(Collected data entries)

========================

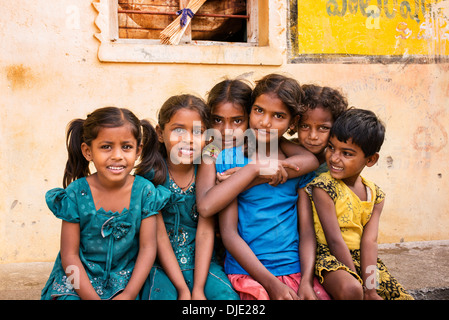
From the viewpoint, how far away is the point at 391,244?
4.06 metres

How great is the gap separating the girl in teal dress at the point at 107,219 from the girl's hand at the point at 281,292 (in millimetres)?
591

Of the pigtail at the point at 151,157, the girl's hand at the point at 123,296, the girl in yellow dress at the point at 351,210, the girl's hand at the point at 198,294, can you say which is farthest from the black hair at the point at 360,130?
the girl's hand at the point at 123,296

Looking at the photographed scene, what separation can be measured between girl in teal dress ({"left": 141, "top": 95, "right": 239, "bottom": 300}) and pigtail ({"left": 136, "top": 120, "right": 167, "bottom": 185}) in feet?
0.04

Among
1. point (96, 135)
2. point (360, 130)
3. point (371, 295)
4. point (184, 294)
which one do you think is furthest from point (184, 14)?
point (371, 295)

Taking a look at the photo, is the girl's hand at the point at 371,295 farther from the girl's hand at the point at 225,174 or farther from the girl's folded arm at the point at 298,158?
the girl's hand at the point at 225,174

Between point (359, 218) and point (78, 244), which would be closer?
point (78, 244)

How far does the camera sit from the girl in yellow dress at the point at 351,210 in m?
1.98

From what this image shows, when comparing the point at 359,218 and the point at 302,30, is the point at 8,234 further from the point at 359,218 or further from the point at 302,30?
the point at 302,30

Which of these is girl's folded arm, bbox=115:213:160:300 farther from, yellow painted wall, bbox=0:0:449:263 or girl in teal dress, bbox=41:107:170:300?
yellow painted wall, bbox=0:0:449:263

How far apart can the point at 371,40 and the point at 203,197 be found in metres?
2.76

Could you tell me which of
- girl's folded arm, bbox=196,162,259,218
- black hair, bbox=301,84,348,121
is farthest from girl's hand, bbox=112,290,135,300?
black hair, bbox=301,84,348,121

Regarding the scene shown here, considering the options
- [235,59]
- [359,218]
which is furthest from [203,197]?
[235,59]

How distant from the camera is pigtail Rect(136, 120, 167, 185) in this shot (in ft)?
7.00

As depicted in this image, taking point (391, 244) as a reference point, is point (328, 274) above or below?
above
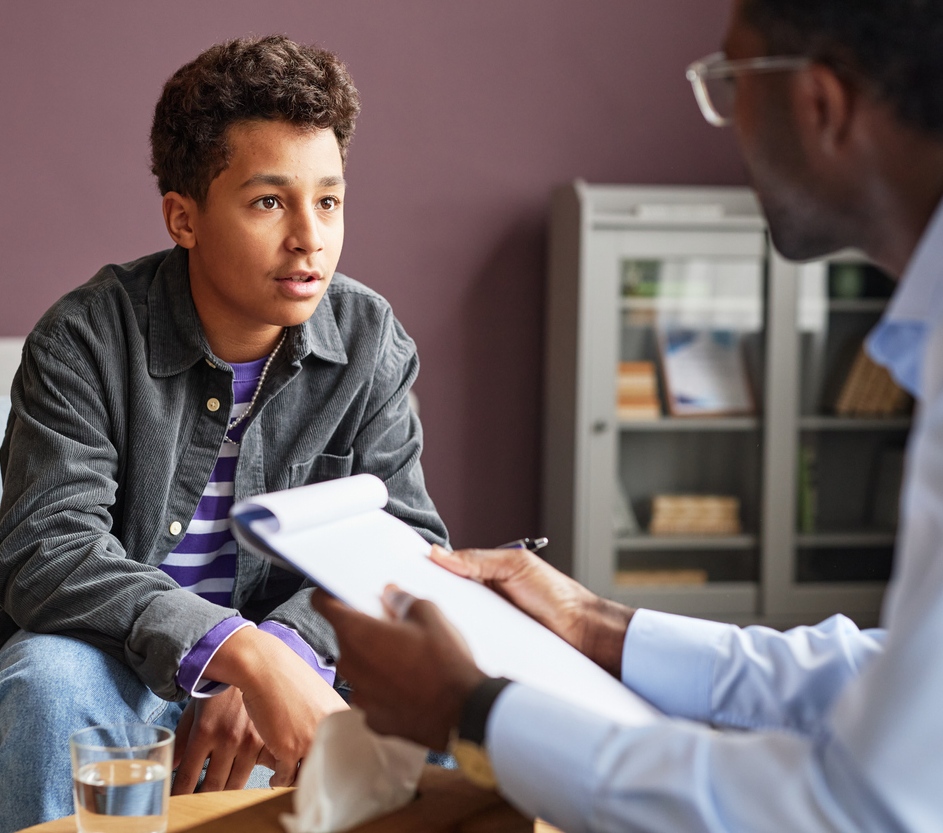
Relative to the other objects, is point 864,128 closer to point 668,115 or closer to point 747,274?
point 747,274

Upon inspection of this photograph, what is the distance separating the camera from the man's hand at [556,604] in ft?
3.58

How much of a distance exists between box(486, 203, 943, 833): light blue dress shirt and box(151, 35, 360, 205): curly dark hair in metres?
0.96

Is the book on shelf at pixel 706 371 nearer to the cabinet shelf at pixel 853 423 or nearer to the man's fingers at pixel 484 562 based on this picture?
the cabinet shelf at pixel 853 423

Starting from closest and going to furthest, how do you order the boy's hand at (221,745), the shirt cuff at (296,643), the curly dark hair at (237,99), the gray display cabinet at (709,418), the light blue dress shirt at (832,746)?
the light blue dress shirt at (832,746) → the boy's hand at (221,745) → the shirt cuff at (296,643) → the curly dark hair at (237,99) → the gray display cabinet at (709,418)

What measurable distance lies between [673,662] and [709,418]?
2371mm

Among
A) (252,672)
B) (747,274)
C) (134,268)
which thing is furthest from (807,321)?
(252,672)

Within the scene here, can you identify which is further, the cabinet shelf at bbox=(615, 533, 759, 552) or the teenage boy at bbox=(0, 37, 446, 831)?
the cabinet shelf at bbox=(615, 533, 759, 552)

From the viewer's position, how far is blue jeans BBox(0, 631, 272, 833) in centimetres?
120

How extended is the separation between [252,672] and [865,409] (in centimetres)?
265

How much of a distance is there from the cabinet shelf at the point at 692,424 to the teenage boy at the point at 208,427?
162cm

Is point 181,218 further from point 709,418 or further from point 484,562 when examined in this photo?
point 709,418

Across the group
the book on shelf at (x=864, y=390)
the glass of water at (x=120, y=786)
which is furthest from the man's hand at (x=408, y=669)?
the book on shelf at (x=864, y=390)

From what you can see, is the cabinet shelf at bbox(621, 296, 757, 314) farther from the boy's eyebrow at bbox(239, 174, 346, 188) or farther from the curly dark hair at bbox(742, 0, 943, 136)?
the curly dark hair at bbox(742, 0, 943, 136)

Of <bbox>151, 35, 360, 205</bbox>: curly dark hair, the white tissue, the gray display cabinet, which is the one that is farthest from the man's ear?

========================

*What you will do*.
Without the pictures, write out every entry precisely as it appears.

*The result*.
From the viewpoint, how far away is the point at 391,244?
4.06 metres

How great is the gap separating the girl in teal dress at the point at 107,219 from the girl's hand at the point at 281,292 (in millimetres)?
591

Of the pigtail at the point at 151,157, the girl's hand at the point at 123,296, the girl in yellow dress at the point at 351,210, the girl's hand at the point at 198,294, can you say which is farthest from the black hair at the point at 360,130?
the girl's hand at the point at 123,296

Looking at the photographed scene, what separation can be measured between girl in teal dress ({"left": 141, "top": 95, "right": 239, "bottom": 300}) and pigtail ({"left": 136, "top": 120, "right": 167, "bottom": 185}) in feet?
0.04

Among
1. point (96, 135)
2. point (360, 130)
3. point (371, 295)
4. point (184, 294)
which one do you think is furthest from point (184, 14)?
point (371, 295)

Taking a look at the photo, is the girl's hand at the point at 371,295 farther from the girl's hand at the point at 225,174 or farther from the girl's folded arm at the point at 298,158?
the girl's hand at the point at 225,174

Between point (359, 218) and point (78, 244), which would be closer?
point (78, 244)

How far does the camera sit from the girl in yellow dress at the point at 351,210 in m?
1.98

From what this image shows, when comparing the point at 359,218 and the point at 302,30, is the point at 8,234 further from the point at 359,218 or further from the point at 302,30?
the point at 302,30

Which of these is girl's folded arm, bbox=115:213:160:300 farther from, yellow painted wall, bbox=0:0:449:263 or girl in teal dress, bbox=41:107:170:300?
yellow painted wall, bbox=0:0:449:263

How far apart can the point at 371,40 and the point at 203,197 be found in metres?
2.76

Could you tell me which of
- girl's folded arm, bbox=196,162,259,218
- black hair, bbox=301,84,348,121
is farthest from girl's hand, bbox=112,290,135,300?
black hair, bbox=301,84,348,121

Regarding the scene shown here, considering the options
- [235,59]
- [359,218]
which is furthest from [203,197]?
[235,59]

How distant from the camera is pigtail Rect(136, 120, 167, 185) in this shot (in ft)?
7.00

As depicted in this image, taking point (391, 244) as a reference point, is point (328, 274) above or below?
above
Relative to the other objects, is point 864,128 closer to point 668,115 or closer to point 747,274?
point 747,274

Upon inspection of this photograph, what is the distance separating the camera from the man's hand at [556,604] in ft?
3.58

How much of a distance exists between box(486, 203, 943, 833): light blue dress shirt and box(151, 35, 360, 205): curly dark hair in metres?
0.96

Is the book on shelf at pixel 706 371 nearer to the cabinet shelf at pixel 853 423 or nearer to the man's fingers at pixel 484 562 based on this picture?
the cabinet shelf at pixel 853 423

Starting from closest and going to furthest, how do you order the boy's hand at (221,745), the shirt cuff at (296,643), the curly dark hair at (237,99), the gray display cabinet at (709,418), the light blue dress shirt at (832,746)?
the light blue dress shirt at (832,746) → the boy's hand at (221,745) → the shirt cuff at (296,643) → the curly dark hair at (237,99) → the gray display cabinet at (709,418)

What measurable distance lies between [673,662] and [709,418]?
2371mm

Among
A) (252,672)
B) (747,274)
C) (134,268)
which thing is furthest from (807,321)?
(252,672)

Within the scene here, can you identify which is further, the cabinet shelf at bbox=(615, 533, 759, 552) or the teenage boy at bbox=(0, 37, 446, 831)?
the cabinet shelf at bbox=(615, 533, 759, 552)

From the viewer's position, how far is blue jeans BBox(0, 631, 272, 833) in centimetres?
120

How extended is the separation between [252,672] and [865,409] (in centimetres)?
265

How much of a distance is there from the cabinet shelf at the point at 692,424 to the teenage boy at the point at 208,427?
162cm

Is point 181,218 further from point 709,418 or further from point 484,562 when examined in this photo?
point 709,418

Across the group
the book on shelf at (x=864, y=390)
the glass of water at (x=120, y=786)
which is furthest from the man's hand at (x=408, y=669)?
the book on shelf at (x=864, y=390)

From what you can see, is the cabinet shelf at bbox(621, 296, 757, 314) farther from the boy's eyebrow at bbox(239, 174, 346, 188) or farther from the curly dark hair at bbox(742, 0, 943, 136)?
the curly dark hair at bbox(742, 0, 943, 136)

Of <bbox>151, 35, 360, 205</bbox>: curly dark hair, the white tissue, the gray display cabinet, which is the one that is farthest from the man's ear?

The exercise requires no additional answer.